NASA-citizen science project

Disk Detective is the first NASA-led and funded-collaboration project with Zooniverse. It is NASA's largest crowdsourcing citizen science project aiming at engaging the general public in search of stars, which are surrounded by dust-rich circumstellar disks, where planets usually dwell and are formed. Initially launched by NASA Citizen Science Officer, Marc Kuchner, the principal investigation of the project was turned over to Steven Silverberg.

==Details==
Disk Detective was launched in January 2014, and was expected to continue until 2017. In April 2019 Disk Detective uploaded partly classified subjects, as Zooniverse did stop to support the old platform for projects, which was completed in May 2019. The project team began working on Disk Detective 2.0 that was then launched May 24, 2020, utilizing Zooniverse's new platform.

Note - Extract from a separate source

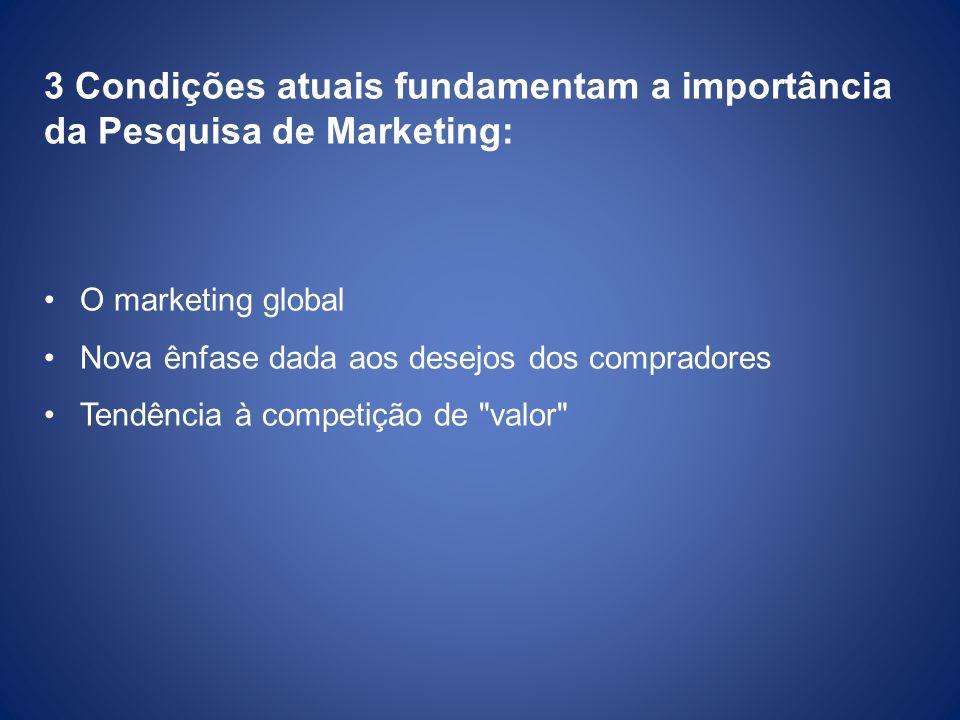 3 Condições atuais fundamentam a importância da Pesquisa de Marketing: O marketing global Nova ênfase dada aos desejos dos compradores Tendência à com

The project invites the public to search through images captured by NASA's Wide-field Infrared Survey Explorer (WISE) and other sky surveys. Disk Detective 1.0 compared images from the WISE mission to the Two Micron All Sky Survey (2MASS), the Digitized Sky Survey (DSS) and the Sloan Digital Sky Survey (SDSS). Version 2.0 compares WISE images to 2MASS, Panoramic Survey Telescope and Rapid Response System (Pan-STARRS), Australia's SkyMapper telescope, and the unblurred coadds of WISE imaging (unWISE).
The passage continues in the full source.